■ Direction:
Please copy out the items, starting with the line that contains "When examined, does" and going on through the line that contains "147 millimetres", replacing "elevation" with "height" and leaving everything else unchanged.

___ The records ___

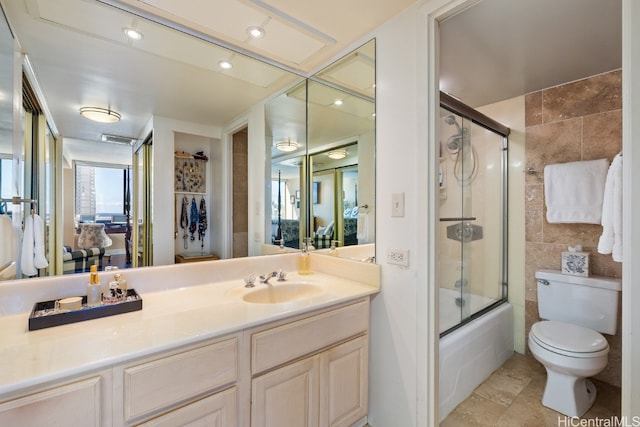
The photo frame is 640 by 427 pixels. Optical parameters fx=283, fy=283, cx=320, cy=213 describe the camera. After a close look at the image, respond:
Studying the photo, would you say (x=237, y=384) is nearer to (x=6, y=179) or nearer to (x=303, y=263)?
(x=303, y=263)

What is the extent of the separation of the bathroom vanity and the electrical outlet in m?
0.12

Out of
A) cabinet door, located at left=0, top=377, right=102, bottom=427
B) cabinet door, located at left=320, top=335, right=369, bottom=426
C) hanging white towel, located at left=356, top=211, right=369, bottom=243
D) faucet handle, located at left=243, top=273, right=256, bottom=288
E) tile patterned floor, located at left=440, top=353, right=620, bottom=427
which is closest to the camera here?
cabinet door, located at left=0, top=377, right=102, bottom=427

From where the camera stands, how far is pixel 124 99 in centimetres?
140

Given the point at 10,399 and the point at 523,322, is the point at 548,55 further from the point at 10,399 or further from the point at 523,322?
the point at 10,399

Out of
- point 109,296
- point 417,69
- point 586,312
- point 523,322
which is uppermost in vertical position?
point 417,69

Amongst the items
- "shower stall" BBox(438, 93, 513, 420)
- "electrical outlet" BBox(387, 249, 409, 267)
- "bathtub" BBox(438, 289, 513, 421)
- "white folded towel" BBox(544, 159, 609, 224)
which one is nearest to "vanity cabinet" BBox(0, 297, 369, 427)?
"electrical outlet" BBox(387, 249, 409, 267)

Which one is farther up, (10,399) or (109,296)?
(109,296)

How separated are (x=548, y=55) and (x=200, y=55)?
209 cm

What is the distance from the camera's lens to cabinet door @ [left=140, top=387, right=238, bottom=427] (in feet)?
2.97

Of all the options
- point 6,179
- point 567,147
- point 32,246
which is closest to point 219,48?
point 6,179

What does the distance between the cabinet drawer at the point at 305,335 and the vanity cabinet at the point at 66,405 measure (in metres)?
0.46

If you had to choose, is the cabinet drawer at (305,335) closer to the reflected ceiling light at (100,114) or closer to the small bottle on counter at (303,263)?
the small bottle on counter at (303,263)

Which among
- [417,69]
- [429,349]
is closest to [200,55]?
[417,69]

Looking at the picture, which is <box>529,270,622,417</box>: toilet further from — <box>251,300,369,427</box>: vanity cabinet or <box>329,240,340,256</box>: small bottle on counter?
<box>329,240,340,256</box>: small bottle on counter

___
___ The records ___

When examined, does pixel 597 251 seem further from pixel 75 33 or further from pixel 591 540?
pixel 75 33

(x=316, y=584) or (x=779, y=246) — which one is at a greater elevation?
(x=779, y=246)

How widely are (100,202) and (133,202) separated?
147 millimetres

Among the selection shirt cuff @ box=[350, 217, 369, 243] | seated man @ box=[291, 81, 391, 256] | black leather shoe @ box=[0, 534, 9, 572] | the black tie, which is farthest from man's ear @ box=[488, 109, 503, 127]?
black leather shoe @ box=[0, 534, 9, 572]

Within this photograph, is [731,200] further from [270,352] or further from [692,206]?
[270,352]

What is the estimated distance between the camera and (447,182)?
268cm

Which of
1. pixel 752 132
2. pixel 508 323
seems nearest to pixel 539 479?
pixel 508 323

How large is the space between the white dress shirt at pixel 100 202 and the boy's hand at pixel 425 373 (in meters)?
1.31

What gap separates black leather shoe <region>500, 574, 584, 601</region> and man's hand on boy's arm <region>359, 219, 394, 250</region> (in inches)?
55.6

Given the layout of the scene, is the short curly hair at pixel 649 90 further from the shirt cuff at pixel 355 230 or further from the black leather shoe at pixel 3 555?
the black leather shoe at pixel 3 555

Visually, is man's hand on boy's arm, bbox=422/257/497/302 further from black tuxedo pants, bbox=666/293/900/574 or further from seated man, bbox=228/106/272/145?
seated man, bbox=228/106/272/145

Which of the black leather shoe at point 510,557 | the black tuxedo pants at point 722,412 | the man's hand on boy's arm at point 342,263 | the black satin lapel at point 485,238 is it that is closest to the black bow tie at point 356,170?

___
___ The records ___

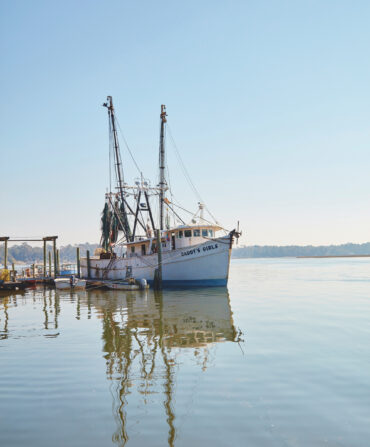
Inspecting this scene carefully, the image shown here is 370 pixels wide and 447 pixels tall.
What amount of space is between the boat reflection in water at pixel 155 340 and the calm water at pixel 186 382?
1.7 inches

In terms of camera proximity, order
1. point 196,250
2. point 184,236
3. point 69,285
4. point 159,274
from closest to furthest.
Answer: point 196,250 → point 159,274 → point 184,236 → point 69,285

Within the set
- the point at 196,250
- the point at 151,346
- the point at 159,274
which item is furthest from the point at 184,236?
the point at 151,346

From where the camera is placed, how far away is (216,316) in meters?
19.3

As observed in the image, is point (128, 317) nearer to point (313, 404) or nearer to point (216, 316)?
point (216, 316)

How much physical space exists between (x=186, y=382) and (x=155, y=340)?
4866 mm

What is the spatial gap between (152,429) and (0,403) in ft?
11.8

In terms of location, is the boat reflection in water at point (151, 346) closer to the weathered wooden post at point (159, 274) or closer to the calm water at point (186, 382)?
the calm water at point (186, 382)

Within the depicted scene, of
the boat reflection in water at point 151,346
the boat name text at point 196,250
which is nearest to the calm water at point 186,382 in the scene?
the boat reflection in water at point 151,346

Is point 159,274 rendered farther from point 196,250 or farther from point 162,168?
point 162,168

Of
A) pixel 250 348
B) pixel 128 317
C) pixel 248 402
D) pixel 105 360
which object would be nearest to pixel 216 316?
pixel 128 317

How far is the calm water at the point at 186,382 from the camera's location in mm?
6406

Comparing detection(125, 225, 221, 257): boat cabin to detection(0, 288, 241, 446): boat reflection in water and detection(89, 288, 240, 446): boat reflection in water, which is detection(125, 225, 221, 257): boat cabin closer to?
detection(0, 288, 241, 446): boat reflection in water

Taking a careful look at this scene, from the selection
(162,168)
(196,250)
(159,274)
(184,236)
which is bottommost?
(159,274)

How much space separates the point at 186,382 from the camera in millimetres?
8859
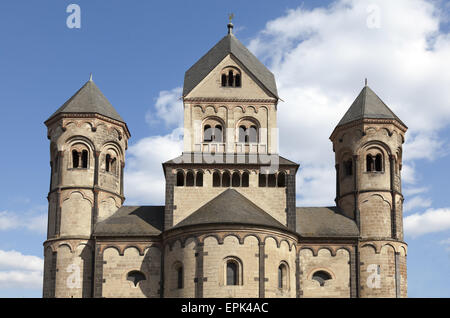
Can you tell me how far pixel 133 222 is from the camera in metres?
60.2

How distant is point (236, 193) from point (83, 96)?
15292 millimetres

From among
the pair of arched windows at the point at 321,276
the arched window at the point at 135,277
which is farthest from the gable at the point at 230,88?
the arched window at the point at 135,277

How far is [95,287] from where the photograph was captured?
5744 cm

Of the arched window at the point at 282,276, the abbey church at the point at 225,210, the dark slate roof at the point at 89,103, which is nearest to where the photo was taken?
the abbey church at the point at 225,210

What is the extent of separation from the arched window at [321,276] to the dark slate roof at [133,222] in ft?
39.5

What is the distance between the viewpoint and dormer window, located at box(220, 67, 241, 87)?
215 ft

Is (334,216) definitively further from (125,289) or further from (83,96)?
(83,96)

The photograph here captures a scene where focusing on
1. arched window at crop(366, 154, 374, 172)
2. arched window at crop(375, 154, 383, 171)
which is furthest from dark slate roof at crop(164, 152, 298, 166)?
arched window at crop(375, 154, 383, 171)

___

■ Full response:
When examined, does pixel 597 251 seem further from pixel 75 33 or further from pixel 591 540?
pixel 75 33

(x=316, y=584) or (x=779, y=246) — which one is at a greater height?
(x=779, y=246)

How widely are (100,202) and (133,202) separated?
147 millimetres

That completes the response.